Palm oil king Indonesia to cut prices for locals

- EKO LISTIYORIN­I

Indonesia, the world's top oil palm grower, is finding it isn't immune to the impact of soaring prices as it plans to subsidise cooking oil sold locally.

The government will spend 3.6 trillion rupiah ($250 million) of funds raised from palm oil export levy to temper cooking oil prices by paying for the price gap and scrapping tax on 1.2 billion litres of edible oil, coordinati­ng minister for economic affairs Airlangga Hartarto said in a press briefing on Wednesday.

Palm oil, the world's most consumed edible oil, surged to a record in October and posted a third straight year of gains. That added to concerns about global food inflation at a time when supply chains are hit by bad weather, Covid-19 disruption­s and labour shortages. Prices are expected to stay elevated in the first quarter.

Indonesia has sounded caution about inflation after a year of muted price gains.
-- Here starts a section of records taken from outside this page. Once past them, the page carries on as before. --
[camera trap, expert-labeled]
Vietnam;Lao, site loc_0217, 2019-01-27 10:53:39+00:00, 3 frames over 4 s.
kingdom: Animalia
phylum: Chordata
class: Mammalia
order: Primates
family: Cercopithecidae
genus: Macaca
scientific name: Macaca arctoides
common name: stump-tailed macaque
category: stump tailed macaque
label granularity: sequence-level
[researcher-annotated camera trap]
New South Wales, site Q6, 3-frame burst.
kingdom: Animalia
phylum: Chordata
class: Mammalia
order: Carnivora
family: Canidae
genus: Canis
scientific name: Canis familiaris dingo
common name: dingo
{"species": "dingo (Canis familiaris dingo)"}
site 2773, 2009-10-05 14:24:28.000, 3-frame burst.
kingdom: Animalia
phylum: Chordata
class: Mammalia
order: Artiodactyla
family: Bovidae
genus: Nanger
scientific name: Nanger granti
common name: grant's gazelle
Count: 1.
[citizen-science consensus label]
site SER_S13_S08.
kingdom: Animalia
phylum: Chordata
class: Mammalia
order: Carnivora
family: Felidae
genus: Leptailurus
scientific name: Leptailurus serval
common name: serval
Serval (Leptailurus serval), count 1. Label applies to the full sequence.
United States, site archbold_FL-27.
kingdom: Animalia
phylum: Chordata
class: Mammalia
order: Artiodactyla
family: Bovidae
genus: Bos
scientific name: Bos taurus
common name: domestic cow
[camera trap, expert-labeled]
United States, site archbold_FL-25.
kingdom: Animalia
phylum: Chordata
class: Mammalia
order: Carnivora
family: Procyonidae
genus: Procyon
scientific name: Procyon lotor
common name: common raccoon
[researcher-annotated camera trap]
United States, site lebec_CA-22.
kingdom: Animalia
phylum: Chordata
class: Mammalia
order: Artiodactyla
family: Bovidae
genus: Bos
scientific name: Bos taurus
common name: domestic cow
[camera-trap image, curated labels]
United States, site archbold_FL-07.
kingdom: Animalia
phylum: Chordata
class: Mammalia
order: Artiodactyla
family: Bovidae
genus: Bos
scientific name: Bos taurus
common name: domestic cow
A market interventi­on to stabilise costs during Christmas and New Year hasn't stopped the surge in edible oil. The government asked producers to sell simple packaged cooking oil at 14,000 a litre, with companies pledging to supply as much as 11 million litres to retailers, but prices still hit 18,500 rupiah (INR 96) in December.

The soaring prices are due to a lack of market efficiency rather than a supply shortage. Indonesia only consumes 5.1 million tonnes of the 8 million tonnes of cooking oil it produces, but many companies aren't integrated with local palm oil growers, the trade ministry said. Instead, the cooking oil producers buy at prices influenced by volatile global prices.